*Aim of the exercise:* Answer with the exact lines of the following material from the one containing "A: Sequence-level." through the one containing "category: large antlered muntjac", both end lines included.

*Recorded data:*
════════════════

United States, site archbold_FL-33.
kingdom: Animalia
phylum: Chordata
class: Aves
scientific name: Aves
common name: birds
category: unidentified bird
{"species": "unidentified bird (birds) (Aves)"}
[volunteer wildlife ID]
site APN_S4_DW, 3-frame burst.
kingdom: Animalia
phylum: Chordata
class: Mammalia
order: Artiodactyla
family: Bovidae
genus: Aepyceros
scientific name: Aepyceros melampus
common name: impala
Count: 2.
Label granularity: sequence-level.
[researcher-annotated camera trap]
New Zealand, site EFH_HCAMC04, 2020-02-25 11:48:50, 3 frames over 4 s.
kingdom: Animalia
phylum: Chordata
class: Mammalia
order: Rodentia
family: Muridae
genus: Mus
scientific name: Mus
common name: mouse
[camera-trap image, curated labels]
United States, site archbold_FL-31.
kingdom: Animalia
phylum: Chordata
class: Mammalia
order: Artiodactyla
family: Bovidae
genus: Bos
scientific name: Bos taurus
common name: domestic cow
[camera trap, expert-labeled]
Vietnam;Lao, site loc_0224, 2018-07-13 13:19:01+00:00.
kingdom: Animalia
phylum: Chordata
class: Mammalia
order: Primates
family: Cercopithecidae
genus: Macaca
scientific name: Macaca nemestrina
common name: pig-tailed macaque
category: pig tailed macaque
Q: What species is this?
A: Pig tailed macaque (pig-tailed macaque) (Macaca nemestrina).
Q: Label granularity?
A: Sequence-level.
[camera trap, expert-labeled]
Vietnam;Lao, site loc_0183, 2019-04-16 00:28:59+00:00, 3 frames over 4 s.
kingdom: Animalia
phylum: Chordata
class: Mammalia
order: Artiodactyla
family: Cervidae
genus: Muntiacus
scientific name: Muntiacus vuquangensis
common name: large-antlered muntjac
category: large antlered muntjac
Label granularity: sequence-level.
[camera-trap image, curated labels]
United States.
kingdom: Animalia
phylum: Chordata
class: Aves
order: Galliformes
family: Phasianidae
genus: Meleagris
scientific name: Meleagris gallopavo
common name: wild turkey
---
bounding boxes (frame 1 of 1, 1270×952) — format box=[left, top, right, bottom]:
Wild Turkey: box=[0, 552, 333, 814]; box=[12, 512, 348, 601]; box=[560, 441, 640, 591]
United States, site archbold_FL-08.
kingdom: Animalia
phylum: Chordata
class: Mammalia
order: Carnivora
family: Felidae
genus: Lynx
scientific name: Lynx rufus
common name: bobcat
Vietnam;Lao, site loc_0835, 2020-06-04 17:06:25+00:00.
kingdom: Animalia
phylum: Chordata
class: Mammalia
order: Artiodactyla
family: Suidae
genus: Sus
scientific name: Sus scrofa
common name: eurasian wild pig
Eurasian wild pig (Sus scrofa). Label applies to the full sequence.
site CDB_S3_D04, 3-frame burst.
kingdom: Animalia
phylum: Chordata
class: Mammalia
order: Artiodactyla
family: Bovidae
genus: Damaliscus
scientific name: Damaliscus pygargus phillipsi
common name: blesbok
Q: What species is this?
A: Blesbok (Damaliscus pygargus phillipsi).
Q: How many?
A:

════════════════

*Your response:*
A: Sequence-level.
[camera trap, expert-labeled]
Vietnam;Lao, site loc_0183, 2019-04-16 00:28:59+00:00, 3 frames over 4 s.
kingdom: Animalia
phylum: Chordata
class: Mammalia
order: Artiodactyla
family: Cervidae
genus: Muntiacus
scientific name: Muntiacus vuquangensis
common name: large-antlered muntjac
category: large antlered muntjac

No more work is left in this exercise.